### DIRECTION
Your task is to output the data exactly as it stands.

### SUPPLIED DATA
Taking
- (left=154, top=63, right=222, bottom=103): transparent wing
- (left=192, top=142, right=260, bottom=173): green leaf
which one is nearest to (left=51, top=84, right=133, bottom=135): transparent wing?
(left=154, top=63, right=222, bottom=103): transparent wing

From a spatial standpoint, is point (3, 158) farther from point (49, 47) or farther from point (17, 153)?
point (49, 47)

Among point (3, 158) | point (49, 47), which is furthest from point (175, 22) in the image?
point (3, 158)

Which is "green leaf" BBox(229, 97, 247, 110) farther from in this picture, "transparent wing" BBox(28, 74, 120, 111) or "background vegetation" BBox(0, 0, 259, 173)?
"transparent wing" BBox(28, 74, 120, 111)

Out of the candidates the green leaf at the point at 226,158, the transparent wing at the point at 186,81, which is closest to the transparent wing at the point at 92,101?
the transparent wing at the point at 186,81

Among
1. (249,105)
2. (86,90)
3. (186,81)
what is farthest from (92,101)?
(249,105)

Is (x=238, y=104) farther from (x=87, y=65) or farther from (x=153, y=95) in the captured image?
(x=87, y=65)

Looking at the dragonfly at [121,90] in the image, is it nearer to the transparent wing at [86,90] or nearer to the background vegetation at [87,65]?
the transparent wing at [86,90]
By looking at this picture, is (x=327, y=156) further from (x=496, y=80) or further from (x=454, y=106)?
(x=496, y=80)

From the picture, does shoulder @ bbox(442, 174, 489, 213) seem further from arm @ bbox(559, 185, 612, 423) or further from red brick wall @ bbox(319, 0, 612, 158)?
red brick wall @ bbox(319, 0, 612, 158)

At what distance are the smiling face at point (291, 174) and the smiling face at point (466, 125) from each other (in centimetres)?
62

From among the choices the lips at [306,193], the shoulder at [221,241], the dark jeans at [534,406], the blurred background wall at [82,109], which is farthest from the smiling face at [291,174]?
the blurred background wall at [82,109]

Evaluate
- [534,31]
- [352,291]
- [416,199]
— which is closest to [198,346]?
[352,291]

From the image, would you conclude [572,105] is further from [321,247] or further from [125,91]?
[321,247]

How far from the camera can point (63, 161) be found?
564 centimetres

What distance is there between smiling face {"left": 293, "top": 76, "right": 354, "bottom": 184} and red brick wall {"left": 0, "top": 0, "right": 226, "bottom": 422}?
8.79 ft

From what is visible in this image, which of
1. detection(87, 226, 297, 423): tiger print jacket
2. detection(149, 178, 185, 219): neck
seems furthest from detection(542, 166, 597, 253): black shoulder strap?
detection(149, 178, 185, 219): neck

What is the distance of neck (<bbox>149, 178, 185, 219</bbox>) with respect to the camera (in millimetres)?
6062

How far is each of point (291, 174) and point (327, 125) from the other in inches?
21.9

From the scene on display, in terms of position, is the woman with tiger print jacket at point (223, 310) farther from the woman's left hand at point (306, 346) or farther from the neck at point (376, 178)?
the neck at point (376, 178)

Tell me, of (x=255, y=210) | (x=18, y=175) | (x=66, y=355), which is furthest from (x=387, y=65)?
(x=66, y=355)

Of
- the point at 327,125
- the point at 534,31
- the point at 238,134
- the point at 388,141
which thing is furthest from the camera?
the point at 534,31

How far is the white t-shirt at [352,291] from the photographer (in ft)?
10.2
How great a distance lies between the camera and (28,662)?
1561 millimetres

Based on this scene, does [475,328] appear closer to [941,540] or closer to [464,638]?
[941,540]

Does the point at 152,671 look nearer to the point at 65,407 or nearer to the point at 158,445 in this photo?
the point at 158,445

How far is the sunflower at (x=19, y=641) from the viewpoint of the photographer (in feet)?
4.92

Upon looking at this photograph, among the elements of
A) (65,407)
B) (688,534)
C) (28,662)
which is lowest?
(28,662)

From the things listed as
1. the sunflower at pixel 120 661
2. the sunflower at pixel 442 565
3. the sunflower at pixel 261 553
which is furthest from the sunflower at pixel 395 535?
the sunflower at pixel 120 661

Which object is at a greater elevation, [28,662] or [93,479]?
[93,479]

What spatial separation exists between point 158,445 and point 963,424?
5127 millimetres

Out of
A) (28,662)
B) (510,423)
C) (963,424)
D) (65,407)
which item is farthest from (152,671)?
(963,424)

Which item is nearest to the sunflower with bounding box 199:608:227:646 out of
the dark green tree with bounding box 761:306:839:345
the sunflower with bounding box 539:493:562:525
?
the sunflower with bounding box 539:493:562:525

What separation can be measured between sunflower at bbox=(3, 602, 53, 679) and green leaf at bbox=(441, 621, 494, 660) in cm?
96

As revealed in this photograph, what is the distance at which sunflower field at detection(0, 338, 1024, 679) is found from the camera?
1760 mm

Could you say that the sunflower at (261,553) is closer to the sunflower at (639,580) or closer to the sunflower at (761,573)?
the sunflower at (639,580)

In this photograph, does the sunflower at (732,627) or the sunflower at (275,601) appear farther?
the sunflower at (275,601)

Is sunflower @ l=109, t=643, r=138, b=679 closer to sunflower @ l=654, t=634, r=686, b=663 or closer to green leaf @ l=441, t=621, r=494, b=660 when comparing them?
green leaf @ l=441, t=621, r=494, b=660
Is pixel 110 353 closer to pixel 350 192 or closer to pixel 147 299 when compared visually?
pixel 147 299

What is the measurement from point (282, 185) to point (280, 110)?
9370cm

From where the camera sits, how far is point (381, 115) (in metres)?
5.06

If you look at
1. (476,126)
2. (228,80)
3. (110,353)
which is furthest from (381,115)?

### EXERCISE OUTPUT
Taking
- (left=154, top=63, right=222, bottom=103): transparent wing
- (left=192, top=142, right=260, bottom=173): green leaf
which one is nearest to (left=51, top=84, right=133, bottom=135): transparent wing?
(left=154, top=63, right=222, bottom=103): transparent wing

From a spatial standpoint, is point (3, 158) farther from point (49, 47) or farther from point (17, 153)?
point (49, 47)

Among point (3, 158) | point (49, 47), which is furthest from point (175, 22) in the image?
point (3, 158)

Which is "green leaf" BBox(229, 97, 247, 110) farther from in this picture, "transparent wing" BBox(28, 74, 120, 111) or "background vegetation" BBox(0, 0, 259, 173)?
"transparent wing" BBox(28, 74, 120, 111)

Out of the candidates the green leaf at the point at 226,158, the transparent wing at the point at 186,81, which is closest to the transparent wing at the point at 92,101?
the transparent wing at the point at 186,81

Among
1. (249,105)
2. (86,90)
3. (186,81)
what is farthest from (92,101)?
(249,105)

Is (x=238, y=104) farther from (x=87, y=65) or farther from (x=153, y=95) in the captured image?
(x=87, y=65)

Looking at the dragonfly at [121,90] in the image, is it nearer to the transparent wing at [86,90] or nearer to the background vegetation at [87,65]?
the transparent wing at [86,90]
By looking at this picture, is (x=327, y=156) further from (x=496, y=80) or further from (x=454, y=106)?
(x=496, y=80)

From the picture, does shoulder @ bbox(442, 174, 489, 213) seem further from arm @ bbox(559, 185, 612, 423) or further from red brick wall @ bbox(319, 0, 612, 158)?
red brick wall @ bbox(319, 0, 612, 158)

At what distance are the smiling face at point (291, 174) and the smiling face at point (466, 125) from each other (in centimetres)?
62

From among the choices the lips at [306,193], the shoulder at [221,241], the dark jeans at [534,406], the blurred background wall at [82,109], which is farthest from the smiling face at [291,174]?
the blurred background wall at [82,109]

Evaluate
- [534,31]
- [352,291]
- [416,199]
— which is closest to [198,346]?
[352,291]

From the image, would you conclude [572,105] is further from [321,247] or further from [125,91]?
[321,247]

How far from the camera can point (63, 161) be found?
564 centimetres

What distance is there between smiling face {"left": 293, "top": 76, "right": 354, "bottom": 184} and red brick wall {"left": 0, "top": 0, "right": 226, "bottom": 422}?
8.79 ft

From what is visible in this image, which of
1. detection(87, 226, 297, 423): tiger print jacket
2. detection(149, 178, 185, 219): neck
seems furthest from detection(542, 166, 597, 253): black shoulder strap?
detection(149, 178, 185, 219): neck

What is the distance of neck (<bbox>149, 178, 185, 219</bbox>) with respect to the camera (in millimetres)?
6062

How far is each of point (291, 174) and point (327, 125) from the other in inches?
21.9

From the scene on display, in terms of position, is the woman with tiger print jacket at point (223, 310) farther from the woman's left hand at point (306, 346) or farther from the neck at point (376, 178)?
the neck at point (376, 178)

Tell me, of (x=255, y=210) | (x=18, y=175) | (x=66, y=355), which is furthest from (x=387, y=65)?
(x=66, y=355)

Of
- the point at 327,125
- the point at 534,31
- the point at 238,134
- the point at 388,141
which thing is furthest from the camera?
the point at 534,31

How far is the white t-shirt at [352,291] from the photographer (in ft)?
10.2
How great a distance lies between the camera and (28,662)?
1561 millimetres

Based on this scene, does [475,328] appear closer to [941,540] or closer to [464,638]?
[941,540]

Does the point at 152,671 look nearer to the point at 65,407 or nearer to the point at 158,445 in this photo?
the point at 158,445

How far is the sunflower at (x=19, y=641) from the viewpoint of the photographer (in feet)?
4.92

Upon looking at this photograph, among the elements of
A) (65,407)
B) (688,534)
C) (28,662)
which is lowest?
(28,662)

From the things listed as
1. the sunflower at pixel 120 661
2. the sunflower at pixel 442 565
3. the sunflower at pixel 261 553
which is furthest from the sunflower at pixel 395 535?
the sunflower at pixel 120 661

Which object is at a greater elevation, [28,662] or [93,479]?
[93,479]

What spatial separation exists between point 158,445 and point 963,424?
5127 millimetres

Out of
A) (28,662)
B) (510,423)
C) (963,424)
D) (65,407)
which item is farthest from (152,671)?
(963,424)

Which item is nearest to the sunflower with bounding box 199:608:227:646 out of
the dark green tree with bounding box 761:306:839:345
the sunflower with bounding box 539:493:562:525
?
the sunflower with bounding box 539:493:562:525

What separation can be measured between sunflower at bbox=(3, 602, 53, 679) and green leaf at bbox=(441, 621, 494, 660) in cm?
96

As revealed in this photograph, what is the distance at which sunflower field at detection(0, 338, 1024, 679) is found from the camera?
1760 mm

Could you say that the sunflower at (261,553) is closer to the sunflower at (639,580) or closer to the sunflower at (761,573)?
the sunflower at (639,580)

In this photograph, does the sunflower at (732,627) or the sunflower at (275,601) appear farther?
the sunflower at (275,601)

Is sunflower @ l=109, t=643, r=138, b=679 closer to sunflower @ l=654, t=634, r=686, b=663 or closer to green leaf @ l=441, t=621, r=494, b=660 when comparing them?
green leaf @ l=441, t=621, r=494, b=660
Is pixel 110 353 closer to pixel 350 192 or closer to pixel 147 299 when compared visually?
pixel 147 299

What is the measurement from point (282, 185) to point (280, 110)?
9370cm

From where the camera sits, how far is point (381, 115) (in metres)?
5.06

If you look at
1. (476,126)
2. (228,80)
3. (110,353)
which is furthest from (381,115)?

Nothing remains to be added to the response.